Explain how the unethical behavior and actions of Bernie Madoff and his associates lead to the...

Explain how the unethical behavior and actions of Bernie Madoff and his associates lead to the bilking investors out of billions of dollars.

Who do you hold accountable for the Bernie Madoff affair? Please explain your answer.

How could business and regulatory practices be modified to prevent another tragic Ponzi scheme similar to the Madoff affair?

Explain your viewpoints on how the Security Exchange Commission managed the investigations in Bernie Madoff’s investment company.

Provide your thoughts and opinions on Bernie Madoff’s jail sentence of 150 years.

Solutions

Expert Solution

1. On March 12, 2009, Bernie Madoff pled guilty to the largest Ponzi scheme in history. He successfully swindled investors out of $65 billion. Ponzi schemes rely on a single person or group to coordinate every aspect of the fraud. To keep the scam going, the masterminds behind the plan convince numerous victims that they’re investing in a legitimate fund that promises great returns. Madoff set up his portfolios to look like he was matching the returns of the S&P 500. This strategy prevented him from needing to pay too much to existing investors, but it still made his purported holdings appeal to new targets. And he remained under the radar by doing everything he could to keep his scheme low key. He targeted specific, elite groups of investors, keeping his victims close and the SEC off his back. He also stayed off the grid by keeping his paperwork up to date and consistent. While most other Ponzi schemes operate by giving out large returns and then collapsing, Madoff was able to tread water with his smaller returns and keep his scam going for years.

2. Stanley Chais, a philanthropist who invested heavily with Mr. Madoff, and Carl J. Shapiro, one of the money manager's oldest friends, were among at least eight Madoff investors and associates being scrutinized by the U.S. attorney's office in Manhattan. Others include: Frank Avellino, a Florida accountant who ran an investment fund that invested client money; Noel Levine, a real-estate investor who works out of a two-room office on the 17th floor, next door to Madoff's fraudulent investment operation, and Palm Beach investor Robert Jaffe, a son-in-law of Mr. Shapiro who referred potential investors to Madoff.

3. It is very important to regulate a ponzi scheme so that there are no frauds going ahead, both the government and individuals need to consider the below:

a. Know what the risk of investment is and there should be no fraudulent activities.

b.

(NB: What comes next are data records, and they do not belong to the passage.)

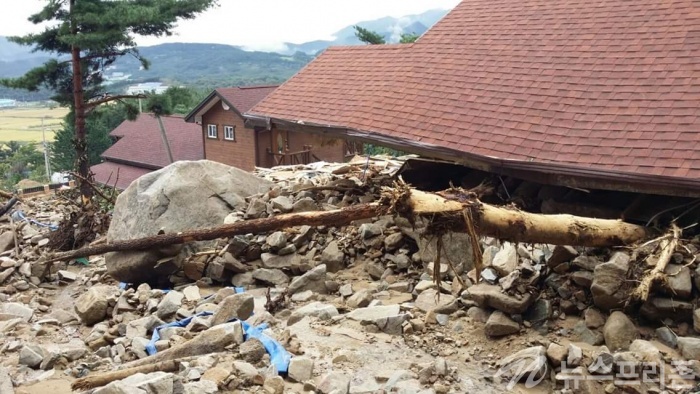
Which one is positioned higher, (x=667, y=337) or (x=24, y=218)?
(x=667, y=337)

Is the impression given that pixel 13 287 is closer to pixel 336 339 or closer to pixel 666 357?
pixel 336 339

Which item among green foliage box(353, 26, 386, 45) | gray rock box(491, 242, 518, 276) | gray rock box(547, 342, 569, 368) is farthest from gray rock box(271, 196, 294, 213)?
green foliage box(353, 26, 386, 45)

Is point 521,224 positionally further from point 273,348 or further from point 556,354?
point 273,348

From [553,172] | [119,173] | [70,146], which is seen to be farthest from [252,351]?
[70,146]

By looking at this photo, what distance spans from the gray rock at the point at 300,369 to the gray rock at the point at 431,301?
5.45 ft

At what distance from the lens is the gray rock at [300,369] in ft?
15.9

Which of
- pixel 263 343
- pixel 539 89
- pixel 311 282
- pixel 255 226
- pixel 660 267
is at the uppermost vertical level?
pixel 539 89

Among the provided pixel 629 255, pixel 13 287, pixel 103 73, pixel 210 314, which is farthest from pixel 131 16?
pixel 629 255

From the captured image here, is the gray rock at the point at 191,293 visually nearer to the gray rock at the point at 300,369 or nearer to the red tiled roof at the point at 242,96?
the gray rock at the point at 300,369

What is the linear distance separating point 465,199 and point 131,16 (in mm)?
13323

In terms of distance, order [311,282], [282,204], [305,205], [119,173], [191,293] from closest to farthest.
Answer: [311,282] → [191,293] → [282,204] → [305,205] → [119,173]

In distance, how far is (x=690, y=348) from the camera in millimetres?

All the investments need to be following all the rules and regulations laid down, if there is any deviation a scrutiny should be undertaken.

c. If there are any whistle blowers this needs to be taken very seriously by the regulators.

4. The alleged fraud went undetected for decades despite numerous warnings, red flags and a general sense behind closed doors on Wall Street that something wasn't quite right. A whistle-blower alerted the Securities and Exchange Commission but this was ignored as well, Madoff's firm wasn't even registered as an investment advisor until 2006. The SEC never examined it as an investment advisor, despite the fact that with $50 billion it would have been among the biggest hedge funds. Finra also failed to come up with the fraud, despite regular exams of Madoff's broker dealer.

5. The guilty charge of 150 years was prompt and apt considering the fraud and the money investors lost due to this ponzi scheme, It will also lead to fear in the mindset of the other people who may be even thinking of committing such a fraud.